Educational Materials

All the educational content below was created for usage in Berkeley’s CS61B: Data Structures and Algorithms. My involvement with the course is as follows:

[Spring 2020] Academic Intern
[Fall 2020] TA
[Spring 2021] TA, Head of discussion
[Summer 2021] Instructor/Lecturer for CS61BL. CS61BL is the 8-week summer offering of CS61B. The material covered is mostly the same but there is a larger emphasis on coding assignments.
[Fall 2021, Spring 2022] TA, Head of homework assignments

Educational videos

With the exception of the first link below, the lectures I delivered from CS61BL Su21 are the property of the University, and are not publicly available on YouTube. The other videos I delivered are recorded discussion walkthroughs from CS61B Sp21. Each video contains some course announcements, a content review, and then goes over worksheet questions.

Discussion problems

These questions for written for CS61B’s Discussion questions during Spring 2021. All questions and solutions shown were written by myself and potentially edited/reviewed by other GSIs; parts that were fully written by other individuals have been omitted. The questions may be viewed as PDFs or by clicking the dropdowns below.

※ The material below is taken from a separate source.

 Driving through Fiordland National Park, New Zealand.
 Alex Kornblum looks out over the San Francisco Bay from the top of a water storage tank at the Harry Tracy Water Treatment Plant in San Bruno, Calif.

Worksheet PDF | Solution PDF

Intro to Java and static vs class variables

Static Electricity

Use the code below to answer the following questions.

public class Pokemon {
  public String name;
  public int level;
  public static String trainer = "Ash";
  public static int partySize = 0;

  public Pokemon(String name, int level) {
    this.name = name;
    this.level = level;
    this.partySize += 1;
  }

  public static void main(String[] args) {
    Pokemon p = new Pokemon("Pikachu", 17);
    Pokemon j = new Pokemon("Jolteon", 99);
    System.out.println("Party size: " + Pokemon.partySize);
    p.printStats();
    int level = 18;
    Pokemon.change(p, level);
    p.printStats();
    Pokemon.trainer = "Ash";
    j.trainer = "Brock";
    p.printStats();`
  }

  public static void change(Pokemon poke, int level) {
    poke.level = level;
    level = 50;
    poke = new Pokemon("Voltorb", 1);
    poke.trainer = "Team Rocket";
  }

  public void printStats() {
    System.out.println(name + " " + level + " " + trainer);
  }
}

Write what would be printed after the main method is executed.
On line 28, we set level equal to 50. What level do we mean? An instance variable of the Pokemon class? The local variable containing the parameter to the change method? The local variable in the main method? Something else?
If we were to call Pokemon.printStats() at the end of our main method, what would happen?

Inheritance

"Senior class"

For each line in the main method of our testPeople class, if something is printed, write it next to the line. If the line results in an error, write next it whether it is a compile time error or runtime error, and then proceed as if that line were not there.

public class Person {
    public String name;
    public int age;

    public Person(String name, int age) {
        this.name = name;
        this.age = age;
    }
    
    public void greet(Person other) {
        System.out.println("Hello, " + other.name);
    }
}


public class Grandma extends Person {

    public Grandma(String name, int age) {
        super(name, age);
    }
    
    @Override
    public void greet(Person other) {
        System.out.println("Hello, young whippersnapper");
    }
    
    public void greet(Grandma other) {
        System.out.println("How was bingo, " + other.name + "?");
    }
}

public class testPeople {
    public static void main(String[] args) {
        Person n = new Person("Neil", 12);
        Person a = new Grandma("Ada", 60);
        Grandma v = new Grandma("Vidya", 80);
        Grandma al = new Person("Alex", 70);
        n.greet(a);
        n.greet(v);
        v.greet(a);
        v.greet((Grandma) a);
        a.greet(n);
        a.greet(v);
        ((Grandma) a).greet(v);
        ((Grandma) n).greet(v);
    }
}

Abstract Data Structures

ADT Matchmaking

Match each task to the correct Abstract Data Type for the job by drawing a line connecting matching pairs.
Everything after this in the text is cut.